The students who had been supplied lots of past questions to study by the government to prepare them for the WASSCE were expecting to see some of the past questions being asked in the final examination but none has so far appeared.

The disappointed candidates accused the President of deceiving them and have vowed to teach him a lesson by voting him out come December 7 general election.

But the GES Director-General, Prof. Opoku Amankwah has stated that it was never the intention of the government to buy the real exams questions locally known as “apor” for the students.

He added that the past questions supplied the students were only intended to adequately prepare them for the final exams.

“…Past questions don’t mean that you have to have dito dito exactly what is in the past questions. It prepares you, gives you an idea of the things that are likely to come, the pattern of certain questions, and how to answer them. The past questions that we gave them were actually something that we worked with WAEC such that it included the Chief Examiner’s report,” Prof. Opoku Amankwah told Joy FM in an interview monitored by in an Kasapafmonline.com.

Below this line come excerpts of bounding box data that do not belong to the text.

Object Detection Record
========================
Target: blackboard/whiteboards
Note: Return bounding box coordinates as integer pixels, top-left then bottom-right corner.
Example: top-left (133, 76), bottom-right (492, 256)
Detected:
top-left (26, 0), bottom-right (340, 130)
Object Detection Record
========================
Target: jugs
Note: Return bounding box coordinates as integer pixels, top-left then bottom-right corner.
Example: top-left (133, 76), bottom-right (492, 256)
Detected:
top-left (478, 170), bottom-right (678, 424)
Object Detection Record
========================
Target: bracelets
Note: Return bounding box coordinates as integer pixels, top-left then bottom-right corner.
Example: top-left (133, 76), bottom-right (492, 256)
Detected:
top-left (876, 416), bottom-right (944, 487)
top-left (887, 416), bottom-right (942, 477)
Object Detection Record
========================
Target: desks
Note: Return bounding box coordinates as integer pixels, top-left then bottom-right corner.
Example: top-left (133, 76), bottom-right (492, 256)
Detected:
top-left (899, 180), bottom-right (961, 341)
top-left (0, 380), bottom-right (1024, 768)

The Ghana Education Service in November 2019, procured 400,000 sets of questions and answer booklets from the West African Examination Council (WAEC), for distribution to the first batch of beneficiaries of the Free Senior High School Policy.

According to the Head of Public Affairs at the Ministry of Education, Vincent Ekow Assafuah, the procurement of the past questions was needful since it will guide the students in their preparations and help them excel in their exams.